What the task asks: If an entry holds a picture, leave the picture out and copy the rest exactly.

Pictures with short captions:
--------------------

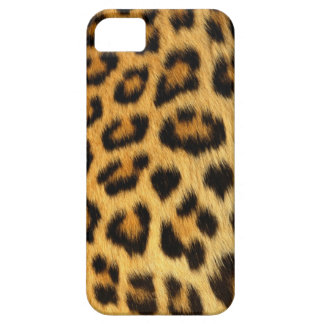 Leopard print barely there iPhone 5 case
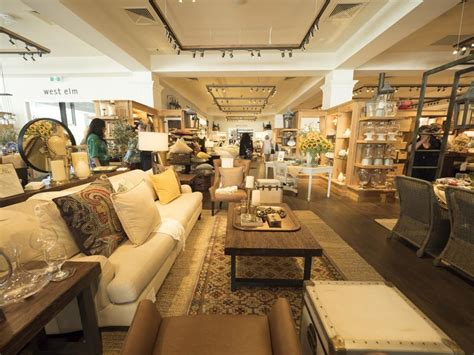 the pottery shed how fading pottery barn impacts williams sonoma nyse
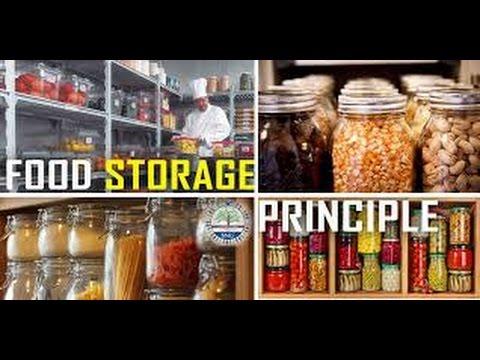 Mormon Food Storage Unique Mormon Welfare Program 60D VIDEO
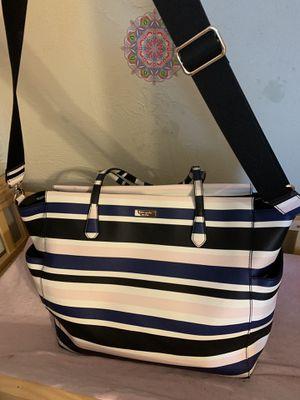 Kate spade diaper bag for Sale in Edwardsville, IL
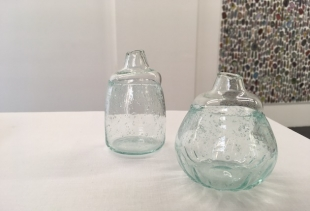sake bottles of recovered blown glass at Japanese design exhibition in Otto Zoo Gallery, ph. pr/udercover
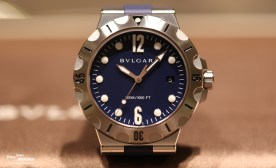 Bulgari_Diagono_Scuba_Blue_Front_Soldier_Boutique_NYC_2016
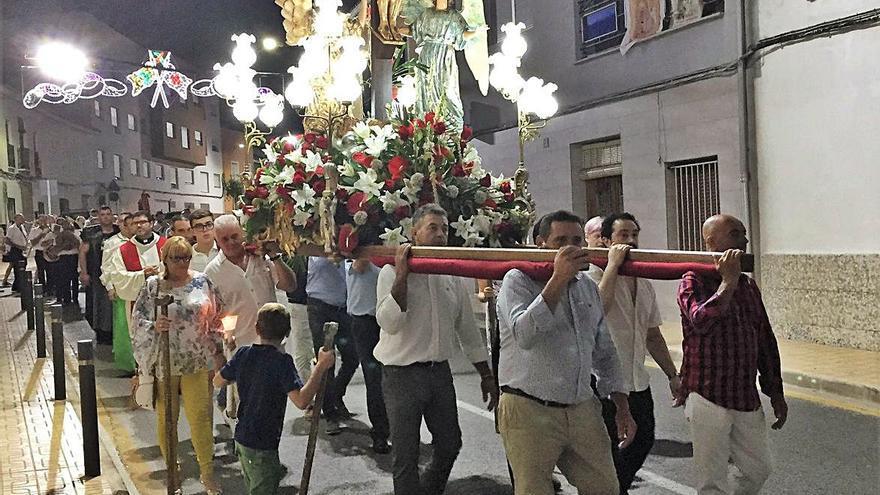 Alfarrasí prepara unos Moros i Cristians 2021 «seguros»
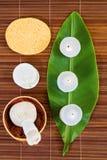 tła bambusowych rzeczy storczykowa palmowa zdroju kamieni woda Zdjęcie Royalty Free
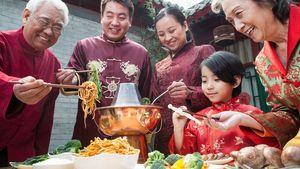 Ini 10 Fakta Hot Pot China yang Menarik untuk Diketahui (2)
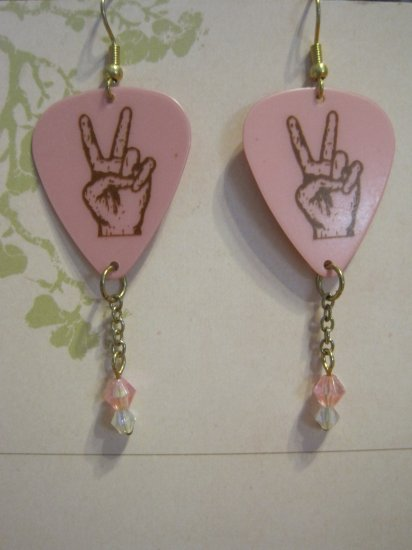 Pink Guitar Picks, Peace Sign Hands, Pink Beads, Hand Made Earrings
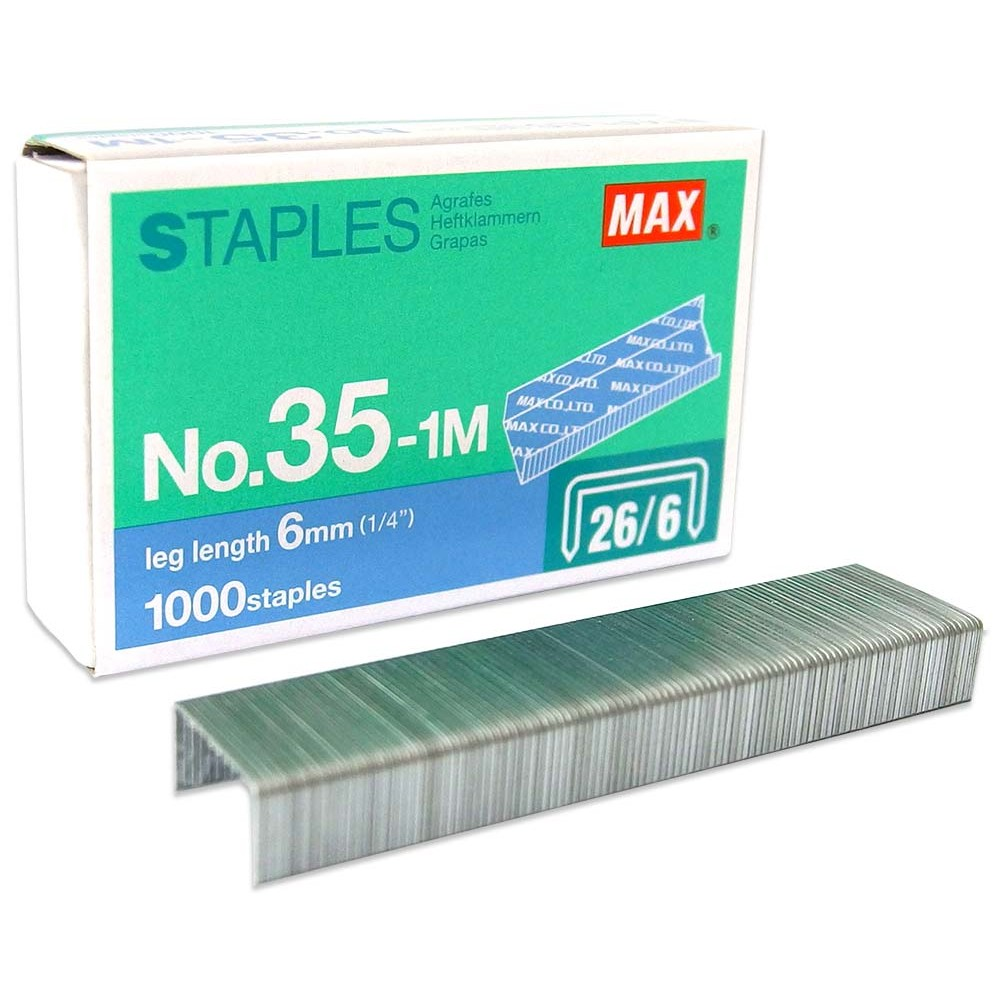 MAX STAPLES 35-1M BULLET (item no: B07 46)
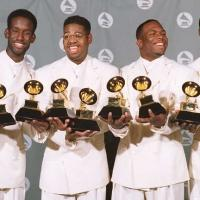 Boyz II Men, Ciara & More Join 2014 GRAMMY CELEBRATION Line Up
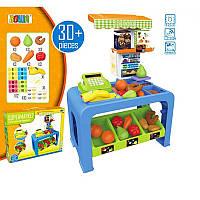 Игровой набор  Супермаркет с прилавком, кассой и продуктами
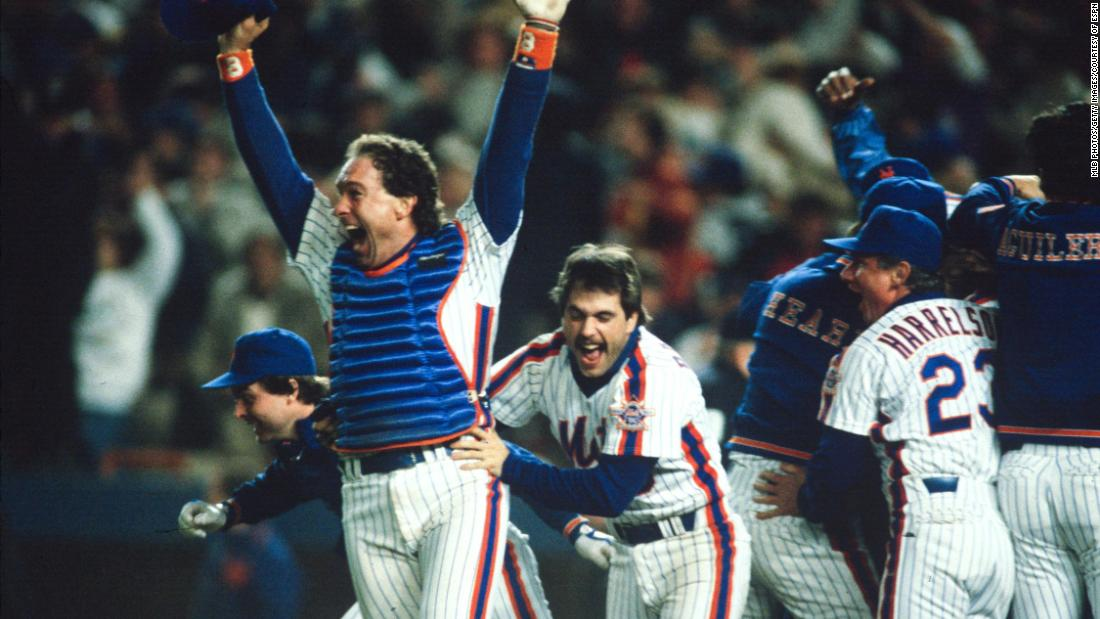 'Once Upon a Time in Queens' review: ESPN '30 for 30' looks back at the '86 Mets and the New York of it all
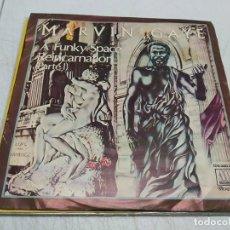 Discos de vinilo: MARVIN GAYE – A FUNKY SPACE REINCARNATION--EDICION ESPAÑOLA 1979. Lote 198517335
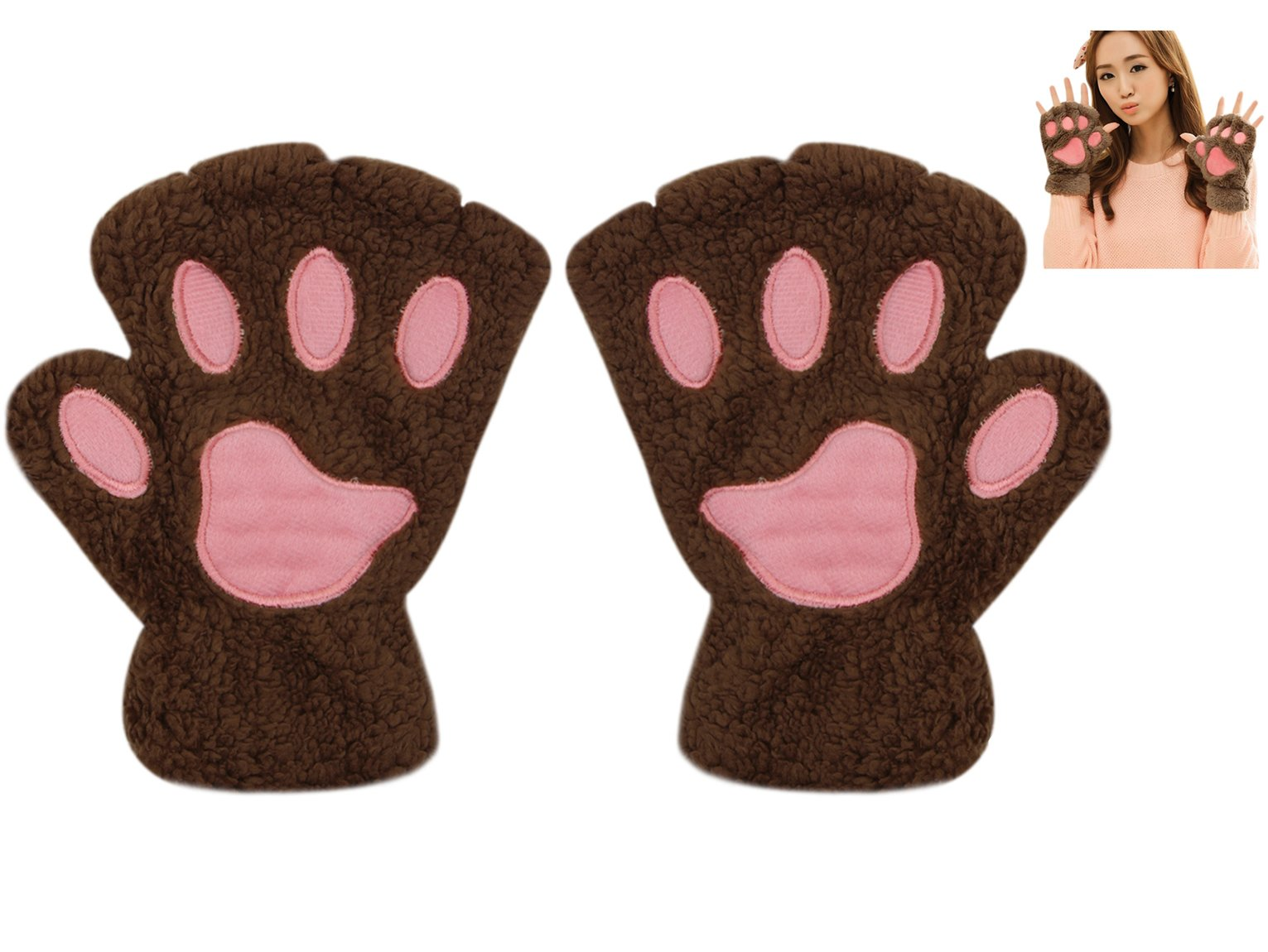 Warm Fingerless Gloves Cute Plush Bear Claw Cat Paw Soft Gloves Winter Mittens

--------------------

Task response:
 Leopard print barely there iPhone 5 case
 the pottery shed how fading pottery barn impacts williams sonoma nyse
 Mormon Food Storage Unique Mormon Welfare Program 60D VIDEO
 Kate spade diaper bag for Sale in Edwardsville, IL
sake bottles of recovered blown glass at Japanese design exhibition in Otto Zoo Gallery, ph. pr/udercover
 Bulgari_Diagono_Scuba_Blue_Front_Soldier_Boutique_NYC_2016
 Alfarrasí prepara unos Moros i Cristians 2021 «seguros»
 tła bambusowych rzeczy storczykowa palmowa zdroju kamieni woda Zdjęcie Royalty Free
 Ini 10 Fakta Hot Pot China yang Menarik untuk Diketahui (2)
 Pink Guitar Picks, Peace Sign Hands, Pink Beads, Hand Made Earrings
 MAX STAPLES 35-1M BULLET (item no: B07 46)
 Boyz II Men, Ciara & More Join 2014 GRAMMY CELEBRATION Line Up
 Игровой набор  Супермаркет с прилавком, кассой и продуктами
 'Once Upon a Time in Queens' review: ESPN '30 for 30' looks back at the '86 Mets and the New York of it all
 Discos de vinilo: MARVIN GAYE – A FUNKY SPACE REINCARNATION--EDICION ESPAÑOLA 1979. Lote 198517335
 Warm Fingerless Gloves Cute Plush Bear Claw Cat Paw Soft Gloves Winter Mittens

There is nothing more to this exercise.